Photos below.

I got the idea from the trip after I heard about the Plymouth – Banjul rally. I knew that we were going to have to dump our Ford Fiesta sometime in the middle of this year because we knew it would not pass the NCT in March so I did not think finding a car would be a problem! Unfortunately the Plymouth – Banjul leaves in January so I would be in college for it and also you need a left hand drive car because they sell the cars in The Gambia and right hand drive cars there are illegal. This meant that we would have to go ourselves and get rid of the car somewhere else.

I then tried to round up a few companions to come with me, after endless explaining of where Dakar and Senegal actually were, that yes, we would actually be crossing the whole Sahara and that Dakar and Darfur were two very different places people expressed interest and then always dropped out shortly afterwards. Finally, I was left with two trusty school mates who were going to accompany me on the trip South, Barry G and Stephen T.H.

============================================================

**Written request:** Please repeat the entire passage above about planning a car trip across the Sahara, word for word. The material that comes next has no connection to the passage about planning a car trip across the Sahara.

**Source data:**
============================================================

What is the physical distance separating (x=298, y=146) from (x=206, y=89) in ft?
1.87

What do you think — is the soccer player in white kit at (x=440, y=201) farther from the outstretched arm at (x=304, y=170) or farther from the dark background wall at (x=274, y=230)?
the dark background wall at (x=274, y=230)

============================================================

**Solution to the exercise:**
Photos below.

I got the idea from the trip after I heard about the Plymouth – Banjul rally. I knew that we were going to have to dump our Ford Fiesta sometime in the middle of this year because we knew it would not pass the NCT in March so I did not think finding a car would be a problem! Unfortunately the Plymouth – Banjul leaves in January so I would be in college for it and also you need a left hand drive car because they sell the cars in The Gambia and right hand drive cars there are illegal. This meant that we would have to go ourselves and get rid of the car somewhere else.

I then tried to round up a few companions to come with me, after endless explaining of where Dakar and Senegal actually were, that yes, we would actually be crossing the whole Sahara and that Dakar and Darfur were two very different places people expressed interest and then always dropped out shortly afterwards. Finally, I was left with two trusty school mates who were going to accompany me on the trip South, Barry G and Stephen T.H.